# MTB @ Woodbury?



## severine (Jul 9, 2008)

I was browsing the state's staycation website to see what they had for ideas of things to do in the state, and when I searched for mountain biking in the Litchfield Hills, this came up:

http://www.ctvisit.com/PropertyDetail.aspx?id=2614



> Woodbury Ski & Skate Park
> Website: http://www.woodburyskiarea.com
> 
> Category: 	Recreation
> ...



Was anybody else aware of this?


----------



## Greg (Jul 9, 2008)

Maybe this is their idea of mountain biking?



Seems like a freeride park/course would fit in logically at Woodbury though....


----------



## severine (Jul 9, 2008)

They have a skate park, too.  But according to the state's website (which is supposed to be up to date), the MTB is on 18 trails.  I can't find any info on Woodbury's website about it. :shrug:


----------



## eatskisleep (Jul 9, 2008)

Last I heard, it was all falling down and not worth the drive.


----------



## powderman (Jul 9, 2008)

If it isn't on Woodbury's official website, odds are, there no longer is mt biking at Woodbury.   Mt biking probably never worked there, the skiing trails at Woodbury bunny hills I've skiied on and I doubt the mt biking trails are longer.  The additional drive to better ski/mt bike areas is well worth it.


----------

• **Excerpted records**
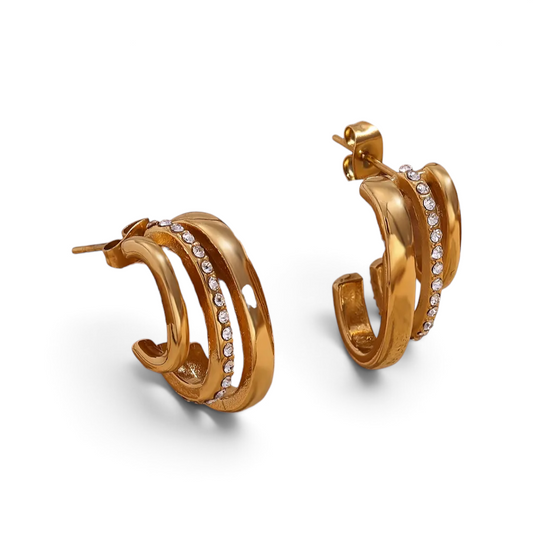 Radiant Triad Hoops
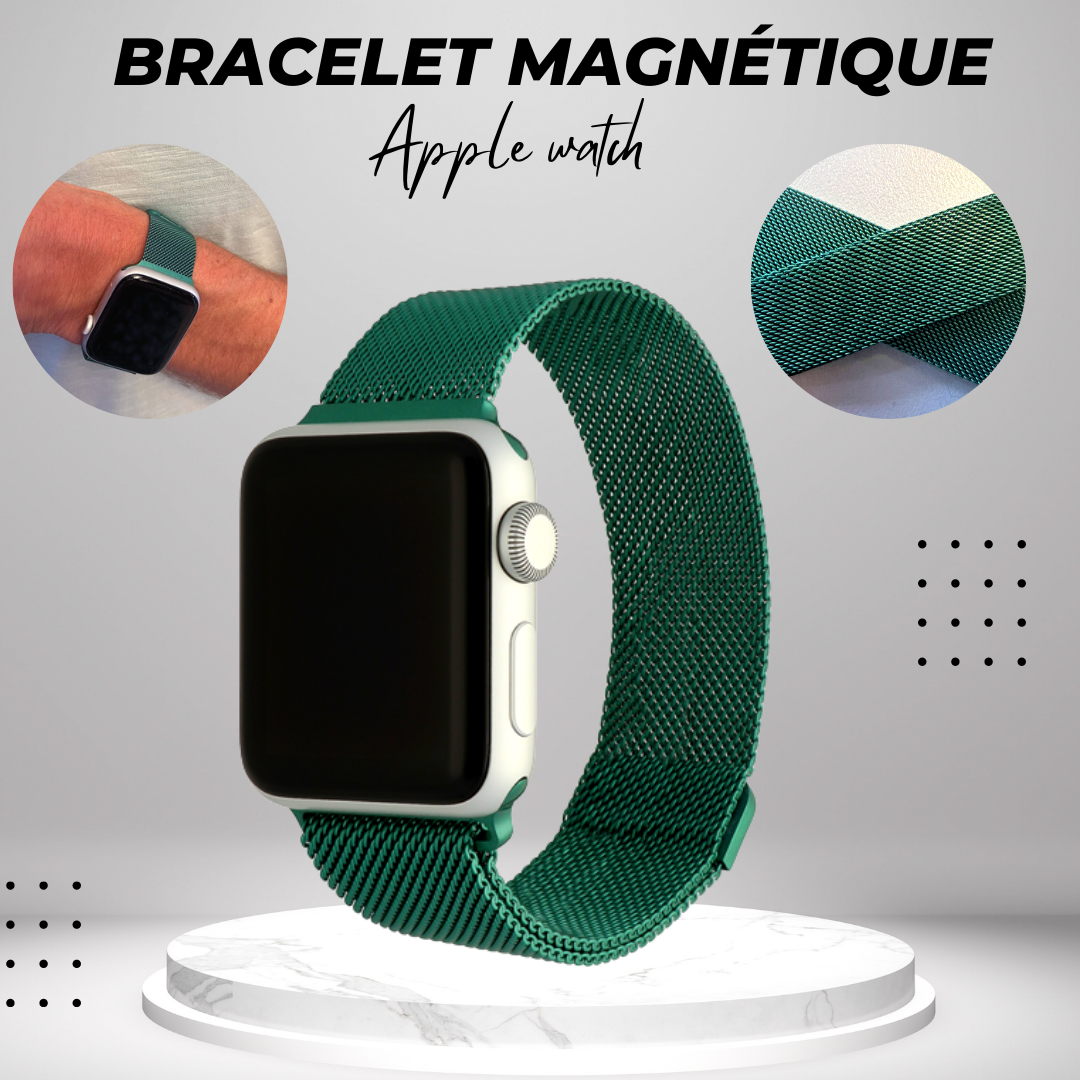 Bracelets Magnétique Pour Apple Watch en Métal 38/40/41/42/44/45/49MM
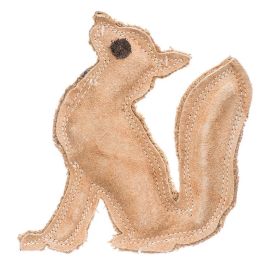 Spot Dura-Fused Leather Fox Dog Toy (size: 7" Long x 7.25" High)
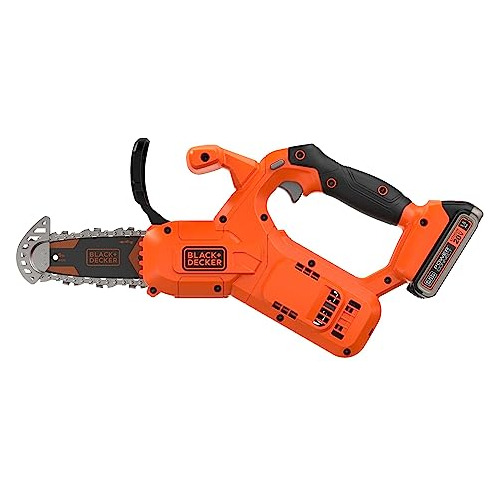 Black+decker Kit De Motosierra De Poda De 20 V, Batería Y Ca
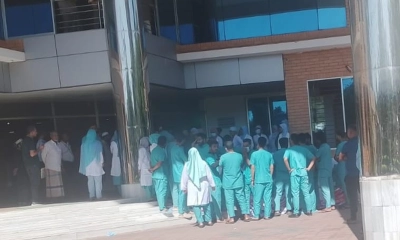 সিলেট হার্ট ফাউন্ডেশনে নার্সদের কর্মবিরতি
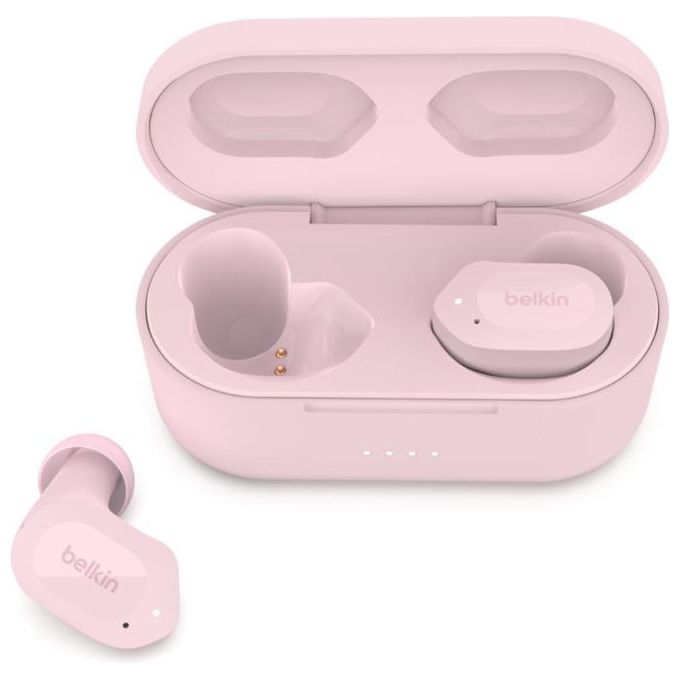 Belkin AUC005BTPK SOUNDFORM Play Auricolari True Wireless In-ear Bluetooth 5.2 IPX5 38h colore Rosa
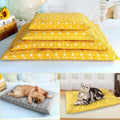 Plush Paws Palace luxury dog bed house in a neutral color with soft interior cushioning.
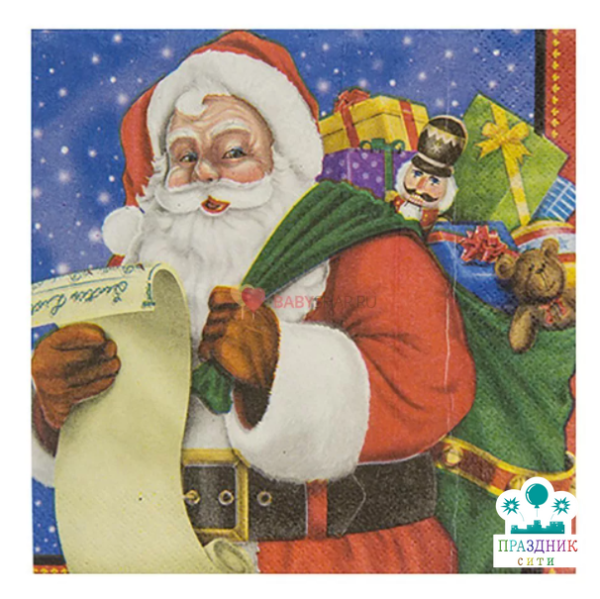 САЛФЕТКА Санта 33см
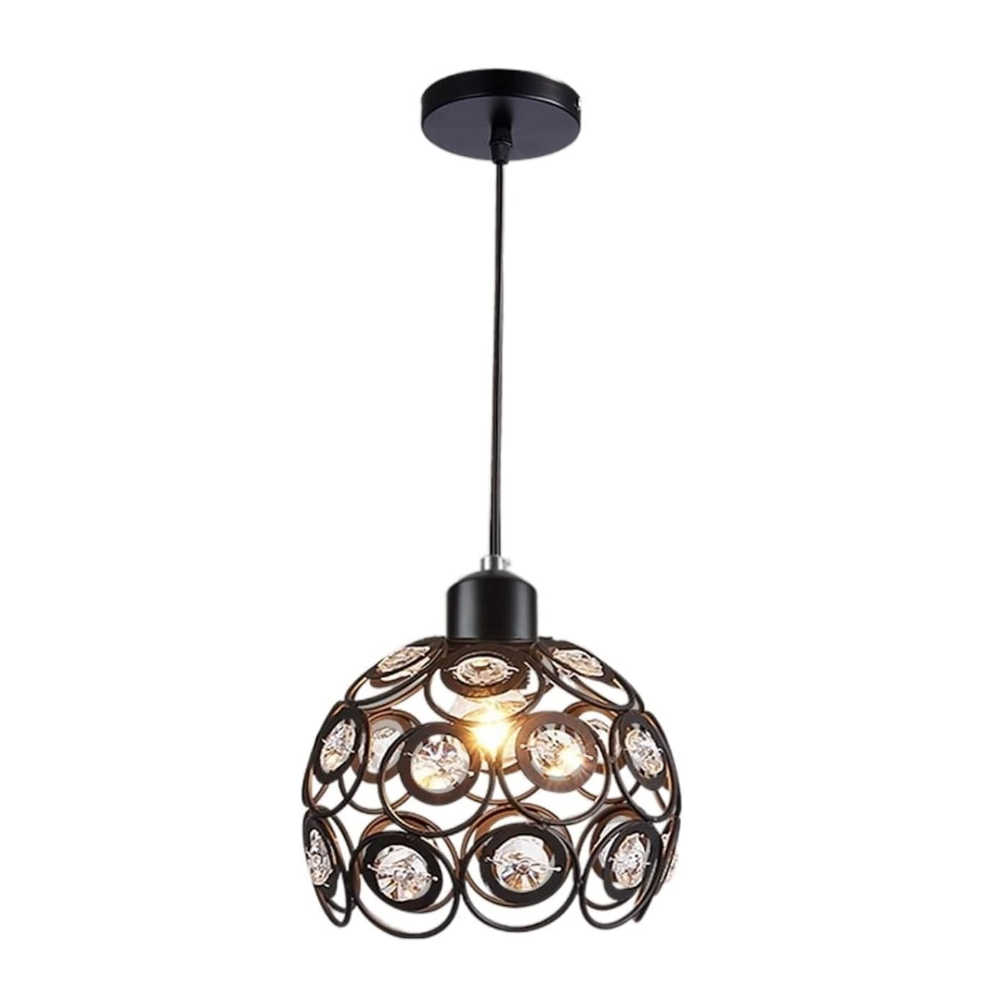 Lámpara colgante esfera con cristales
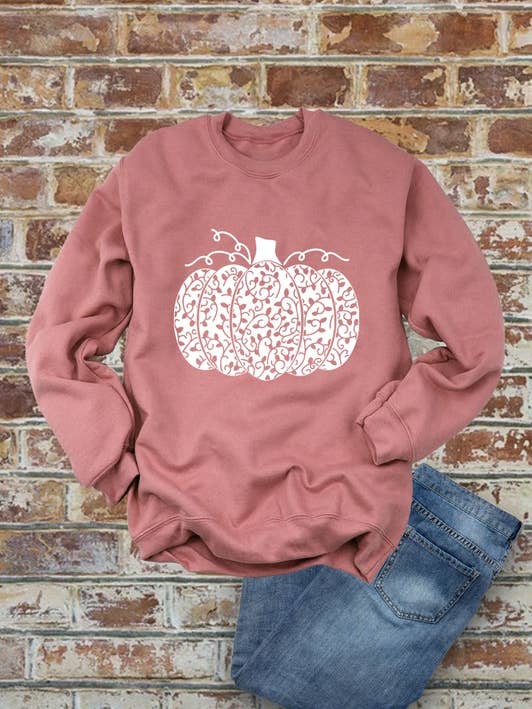 Chandails molletonnés à col rond unisexes Pumpkin, Thanksgiving, PLUS pour la vente par Top Avenue
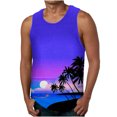 thumbnail image 1 of Cameland Débardeur de Sport pour Hommes, Décontracté, Mode, à Imprimé, Col Rond, Chandail Sans Manches, 1 of 7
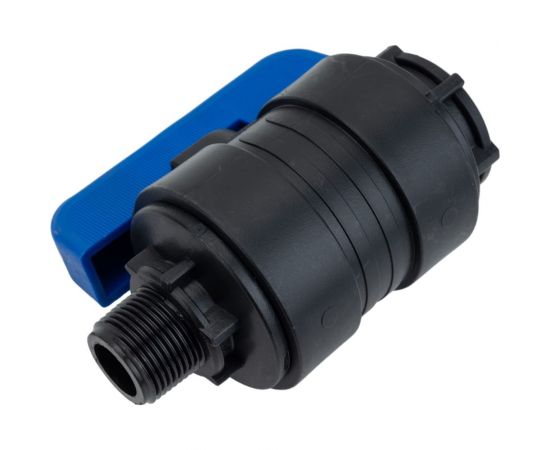 Компрессионный шаровой кран VALFEX ПНД НР/ВН резьба разборный 3/4"- 1"Ду26 1210026034100 – изображение 4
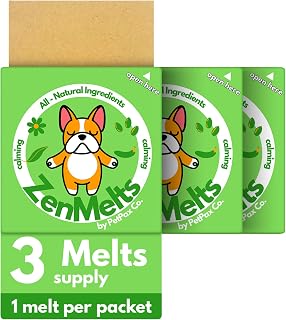 ZenMelts Dogs Anxiety Relief Calming 3 Strips only - Anti Anxiety for Dogs During Fireworks, Storms & Separation - Non-Drowsy Tasty Dog 3 - Melt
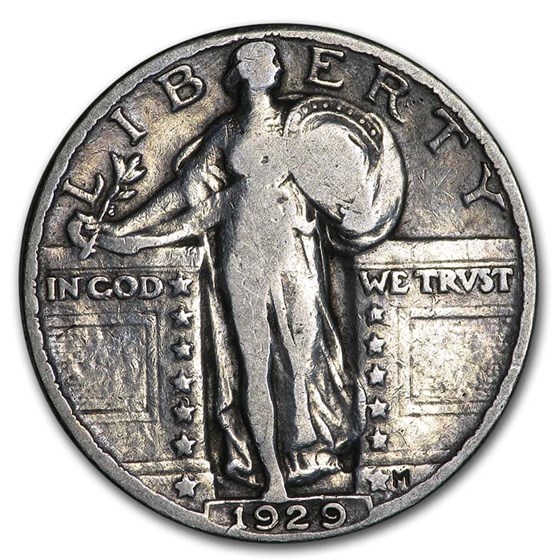 1929 Standing Liberty Quarter Good/VG 1929 Standing Liberty Quarter Good/VG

• **The problem**
Reproduce the stretch of the Woodbury mountain biking thread from "## eatskisleep (Jul" through "well worth it.", swapping each "drive" for "trip".

• **Task result**
## eatskisleep (Jul 9, 2008)

Last I heard, it was all falling down and not worth the trip.


----------



## powderman (Jul 9, 2008)

If it isn't on Woodbury's official website, odds are, there no longer is mt biking at Woodbury.   Mt biking probably never worked there, the skiing trails at Woodbury bunny hills I've skiied on and I doubt the mt biking trails are longer.  The additional trip to better ski/mt bike areas is well worth it.